━━ Source document
Tag Archives: Vacuum

Joke 186

26 Sep

Thanks to Granny1947 for this one.

The Grim Reaper came for me last night, and I beat him off with a vacuum cleaner.

Talk about Dyson with death. 

Joke 166

6 Sep

Some house cleaning thoughts for you:

  1. It is time to clean out the refrigerator when something closes the door from the inside.
  2. Keep the house clean enough for healthy, dirty enough for happy.
  3. Never make fried chicken in the nude.
  4. Do not engage in unarmed combat with a dust bunny big enough to choke the vacuum cleaner.
  5. If it walks out of your refrigerator, let it go…if it comes back to you, it’s yours; if it doesn’t, well, thank goodness for that.
  6. Only clean the bits you can see.
  7. You make the beds, you do the dishes, and six months later you have to start all over again.
  8. If guys were suppose to hang clothes up, door knobs would be bigger.
  9. My idea of housework is to sweep the room with a glance.
  10. Thou shalt not weigh more than thy refrigerator.
━━━━
━━ Records shown
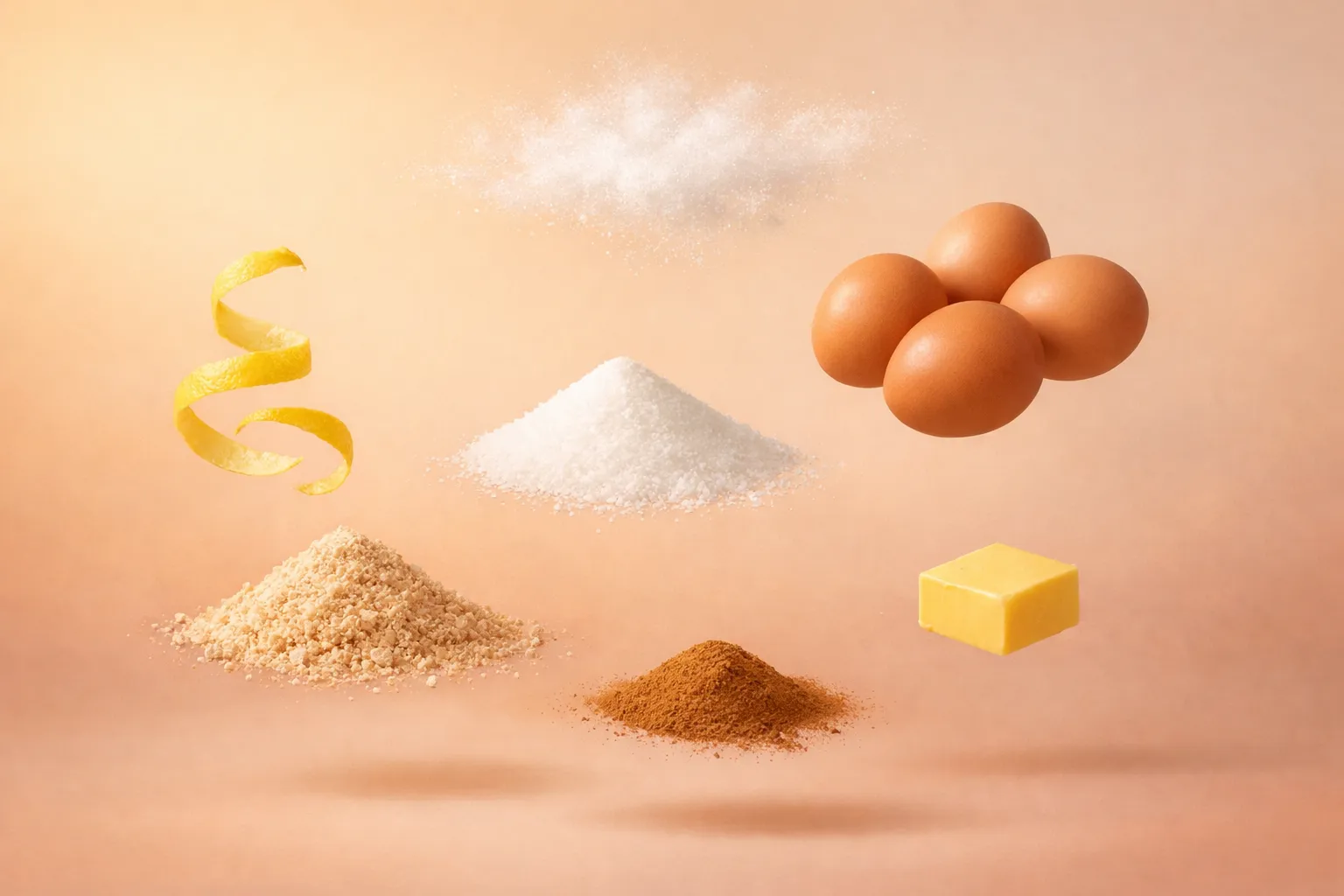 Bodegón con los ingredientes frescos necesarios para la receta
━━━━
━━ Records shown
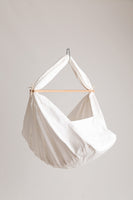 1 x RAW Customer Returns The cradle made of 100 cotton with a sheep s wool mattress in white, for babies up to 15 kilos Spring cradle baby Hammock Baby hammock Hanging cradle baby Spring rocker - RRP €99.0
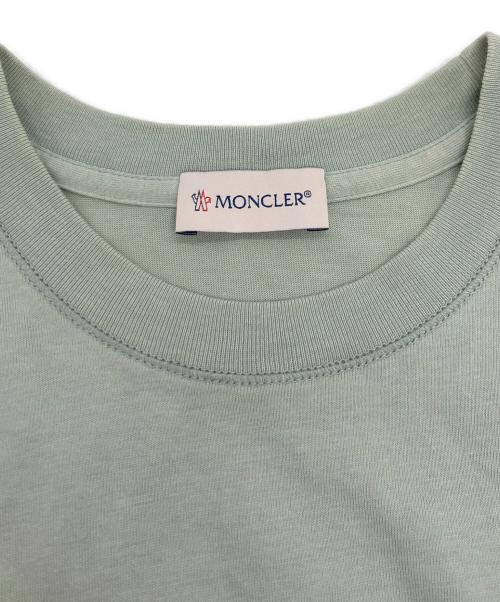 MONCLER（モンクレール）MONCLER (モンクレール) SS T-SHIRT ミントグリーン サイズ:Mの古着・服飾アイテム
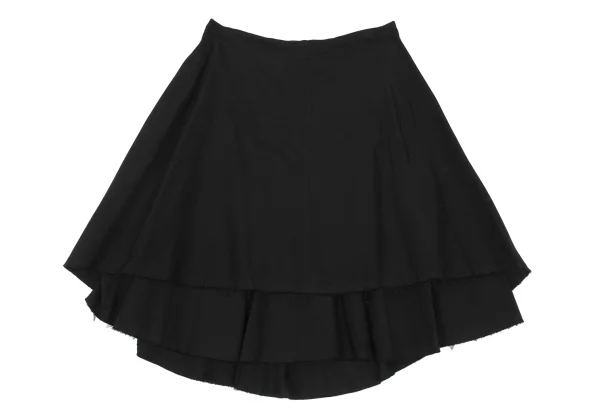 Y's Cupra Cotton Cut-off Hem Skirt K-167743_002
━━━━
## [What to produce]
Repeat the passage of the vacuum jokes page above word for word, between "Some house cleaning thoughts" and "than thy refrigerator.", inclusive.

## [Exercise solution]
Some house cleaning thoughts for you:

  1. It is time to clean out the refrigerator when something closes the door from the inside.
  2. Keep the house clean enough for healthy, dirty enough for happy.
  3. Never make fried chicken in the nude.
  4. Do not engage in unarmed combat with a dust bunny big enough to choke the vacuum cleaner.
  5. If it walks out of your refrigerator, let it go…if it comes back to you, it’s yours; if it doesn’t, well, thank goodness for that.
  6. Only clean the bits you can see.
  7. You make the beds, you do the dishes, and six months later you have to start all over again.
  8. If guys were suppose to hang clothes up, door knobs would be bigger.
  9. My idea of housework is to sweep the room with a glance.
  10. Thou shalt not weigh more than thy refrigerator.